Holy Crap...some days your the Bug but today you were the windshield...you just got crushed.


----------



## donovanrichardson (Nov 10, 2010)

That's awesome for a Valentine's Day hit! Great going John!

Enjoy those cigars Wilson!


----------



## Reino (Sep 13, 2010)

Well first the Flying Rhino is awesome. Will incorporate that down the road.

Second the pictures are great which I would expect and I like your WR logo.

Third its never a bad thing to be overloaded with the availability of tupperware.

Fourth throwing up the white flag might draw attention for more carnage so you might want to get a cooler instead.

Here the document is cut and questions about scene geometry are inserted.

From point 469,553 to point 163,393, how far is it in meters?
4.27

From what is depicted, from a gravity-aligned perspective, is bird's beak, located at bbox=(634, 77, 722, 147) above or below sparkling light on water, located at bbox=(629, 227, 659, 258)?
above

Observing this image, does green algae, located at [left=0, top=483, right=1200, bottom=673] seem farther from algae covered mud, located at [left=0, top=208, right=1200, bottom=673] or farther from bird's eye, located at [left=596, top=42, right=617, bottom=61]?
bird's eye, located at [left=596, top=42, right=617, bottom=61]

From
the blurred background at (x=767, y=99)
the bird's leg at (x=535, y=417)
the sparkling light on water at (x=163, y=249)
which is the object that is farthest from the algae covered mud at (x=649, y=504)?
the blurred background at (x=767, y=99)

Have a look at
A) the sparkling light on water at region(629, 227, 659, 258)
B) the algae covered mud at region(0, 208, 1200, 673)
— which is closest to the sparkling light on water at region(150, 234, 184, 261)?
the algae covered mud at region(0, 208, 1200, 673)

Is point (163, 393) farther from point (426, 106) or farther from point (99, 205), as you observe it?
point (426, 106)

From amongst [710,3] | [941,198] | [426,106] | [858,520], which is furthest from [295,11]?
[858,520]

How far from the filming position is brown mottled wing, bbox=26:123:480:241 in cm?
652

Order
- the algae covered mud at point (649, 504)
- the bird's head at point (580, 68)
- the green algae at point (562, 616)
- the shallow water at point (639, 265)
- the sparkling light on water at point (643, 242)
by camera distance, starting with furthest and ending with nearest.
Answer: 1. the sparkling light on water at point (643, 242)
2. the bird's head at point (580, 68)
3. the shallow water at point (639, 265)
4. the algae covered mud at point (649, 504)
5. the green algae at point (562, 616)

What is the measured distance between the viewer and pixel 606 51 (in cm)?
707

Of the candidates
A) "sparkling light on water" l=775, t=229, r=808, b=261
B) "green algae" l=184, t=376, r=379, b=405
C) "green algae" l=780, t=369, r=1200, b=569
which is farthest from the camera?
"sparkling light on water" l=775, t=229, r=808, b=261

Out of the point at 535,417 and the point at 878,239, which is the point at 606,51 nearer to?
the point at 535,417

Enjoy the cigars! :smoke2:


----------



## Bunker (Jul 20, 2010)

Nice selection! I love the Nine.


----------



## WilsonRoa (Dec 20, 2010)

Reino said:


> Well first the Flying Rhino is awesome. Will incorporate that down the road.
> 
> Second the pictures are great which I would expect and I like your WR logo.
> 
> ...


lol. Don't tell me that. I'm gonna have to blow up an admin's PM box with requests to take down the white flag..lmao.

Thanks again! I will go on a rampage one day. I'm starting to save addresses..lol.

I'm gonna be busy today after work..post office to get those ACIDs out the door, drive to DC to return camera gear, supermarket for tupperware and some other things and possibly petsmart to pick up some food for my kids. lol.


----------